Fondazione Benefattori Cremaschi, più welfare: approvato l’Accordo integrativo 2026
La Fondazione Benefattori Cremaschi approva l’Accordo integrativo 2026 con nuove premialità, valutazione delle performance e rafforzamento del welfare aziendale
La Fondazione Benefattori Cremaschi ha approvato il nuovo Accordo integrativo aziendale 2026, deliberato dal Consiglio di Amministrazione nel dicembre scorso e sottoscritto con le organizzazioni sindacali territoriali della Funzione Pubblica di CGIL, CISL e UIL, rappresentate rispettivamente da Luca Dall’Asta, Roberto Dusi e Maricla Martini. L’accordo disciplina il sistema di incentivazione del personale del comparto e introduce un modello strutturato di valutazione delle performance, con l’obiettivo di rafforzare la produttività, promuovere il welfare aziendale e sostenere un percorso di sviluppo organizzativo orientato alla qualità dei servizi.
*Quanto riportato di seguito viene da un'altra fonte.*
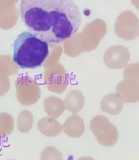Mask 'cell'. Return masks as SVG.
<instances>
[{
  "label": "cell",
  "mask_w": 139,
  "mask_h": 160,
  "mask_svg": "<svg viewBox=\"0 0 139 160\" xmlns=\"http://www.w3.org/2000/svg\"><path fill=\"white\" fill-rule=\"evenodd\" d=\"M49 54L48 43L31 32L20 33L13 44V61L23 69H35Z\"/></svg>",
  "instance_id": "7a4b0ae2"
},
{
  "label": "cell",
  "mask_w": 139,
  "mask_h": 160,
  "mask_svg": "<svg viewBox=\"0 0 139 160\" xmlns=\"http://www.w3.org/2000/svg\"><path fill=\"white\" fill-rule=\"evenodd\" d=\"M20 11L30 32L50 44L71 38L82 23L74 0H21Z\"/></svg>",
  "instance_id": "6da1fadb"
}]
</instances>
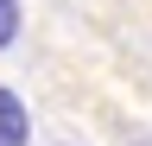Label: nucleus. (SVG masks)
Returning <instances> with one entry per match:
<instances>
[{
	"instance_id": "obj_1",
	"label": "nucleus",
	"mask_w": 152,
	"mask_h": 146,
	"mask_svg": "<svg viewBox=\"0 0 152 146\" xmlns=\"http://www.w3.org/2000/svg\"><path fill=\"white\" fill-rule=\"evenodd\" d=\"M32 140V121H26V102L13 89H0V146H26Z\"/></svg>"
},
{
	"instance_id": "obj_2",
	"label": "nucleus",
	"mask_w": 152,
	"mask_h": 146,
	"mask_svg": "<svg viewBox=\"0 0 152 146\" xmlns=\"http://www.w3.org/2000/svg\"><path fill=\"white\" fill-rule=\"evenodd\" d=\"M13 38H19V7L0 0V45H13Z\"/></svg>"
}]
</instances>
Il testo è il risultato di un confronto durato circa un anno e si fonda su tre pilastri principali: la ridefinizione dei fondi e dei criteri per la loro costituzione, l’introduzione graduale di criteri di performance e il rafforzamento della cultura organizzativa. Tra le principali novità previste figurano la definizione puntuale dei fondi destinati alla produttività, l’avvio progressivo della valutazione delle prestazioni e l’introduzione di sistemi di premialità legati a progetti obiettivo di gruppo o di reparto, riconosciuti attraverso strumenti di welfare aziendale. È inoltre previsto un gettone di rientro pari a 40 euro per il personale.
Il premio di risultato sarà articolato su due indicatori: il 75% legato alla presenza e il 25% connesso alla valutazione delle performance. Quest’ultima viene intesa come uno strumento di miglioramento continuo, finalizzato a valorizzare le risorse umane, sostenere la crescita professionale e contribuire al miglioramento della qualità dei servizi erogati. L’accordo comporta un impegno economico complessivo di 741 mila euro, oneri esclusi, derivante dall’integrazione dei fondi Sanità, Uneba e Aziendale con ulteriori risorse proprie della Fondazione. È stato inoltre istituito un nuovo fondo che comprende voci variabili comuni a tutto il personale, tra cui lavoro straordinario, indennità di turno, gettoni di rientro e iniziative di benessere organizzativo.
Soddisfazione è stata espressa dal presidente della Fondazione Benefattori Cremaschi, Gianni Risari: “Questo accordo rappresenta un passo importante nel percorso di innovazione organizzativa della Fondazione. Abbiamo voluto costruire, insieme alle parti sindacali, un modello che metta al centro le persone, valorizzi il lavoro quotidiano e colleghi in modo chiaro impegno, qualità dei servizi e riconoscimento economico”.
Sulla stessa linea il direttore generale, dott.ssa Annalisa Mazzoleni, che sottolinea il valore culturale dell’intesa: “L’introduzione graduale della valutazione delle performance segna un cambio di passo culturale: uno strumento di crescita, trasparenza e sviluppo, pensato per guardare al futuro della Fondazione. Ringrazio le organizzazioni sindacali e le rappresentanze delle lavoratrici e dei lavoratori per il confronto serio e costruttivo”.